*** DOCUMENT TEXT ***
Cyber Resilience – Part 3 – Simulation Models for Assessing Cyber Resilience
Posted April 9, 2019
The next in our Cyber Resilience series explores how simulation models are an important tool in the effort to maintain cyber resilience in a system or set of systems. (Did you miss Part 2?)
Simulation Models for Assessing Cyber Resilience
To have confidence in any simulation assessment of the cyber resilience of a network and its applications, an at-scale (i.e., of the same size as the network being studied), high-fidelity simulation model is needed. This simulation model is composed of models of network components (network devices such as radios, routers and desktops, wireless channels, terrain, etc.), network applications, cyber attacks (DDOS, jamming, vulnerability attacks, etc.) and cyber defenses (firewalls, intrusion detection software, and anti-virus software). Models of network devices must represent the behavior of the protocols running at the devices as well as cyber vulnerabilities which may exist in the devices’ software (e.g., the operating system or word processor).
*** End of DOCUMENT TEXT ***
> **WHAT YOU SHOULD DO**:
For each statement (a), (b) and (c), answer yes or no according to the post on simulation models for cyber resilience, and quote the words of the post that decide it. (a) The simulation model needed for a trustworthy assessment can be smaller than the network being studied. (b) Firewalls are among the cyber defenses the simulation model includes. (c) Models of network devices need to represent only the behavior of the protocols running at the devices.
*** DATASET CONTENT ***
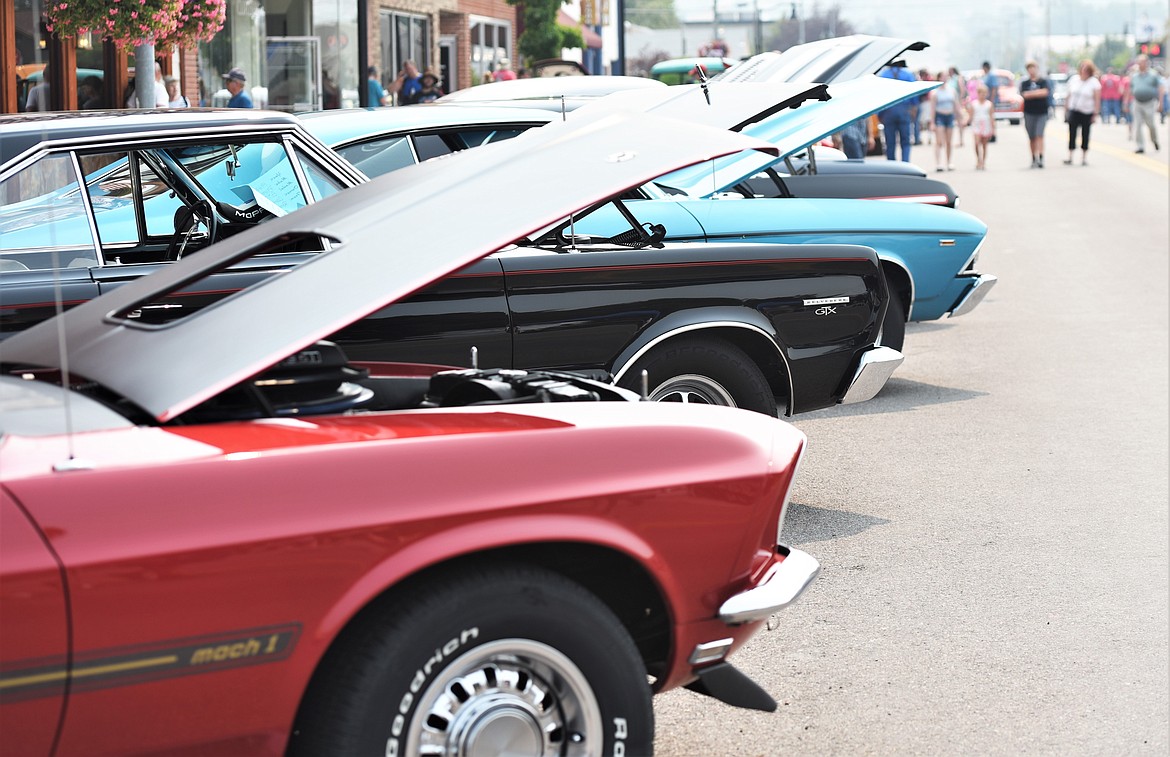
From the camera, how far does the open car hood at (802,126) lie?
8.53 meters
*** End of DATASET CONTENT ***
> **RESULT FOR THIS TASK**:
(a) No: "an at-scale (i.e., of the same size as the network being studied), high-fidelity simulation model is needed."
(b) Yes: "cyber defenses (firewalls, intrusion detection software, and anti-virus software)."
(c) No: "Models of network devices must represent the behavior of the protocols running at the devices as well as cyber vulnerabilities which may exist in the devices’ software."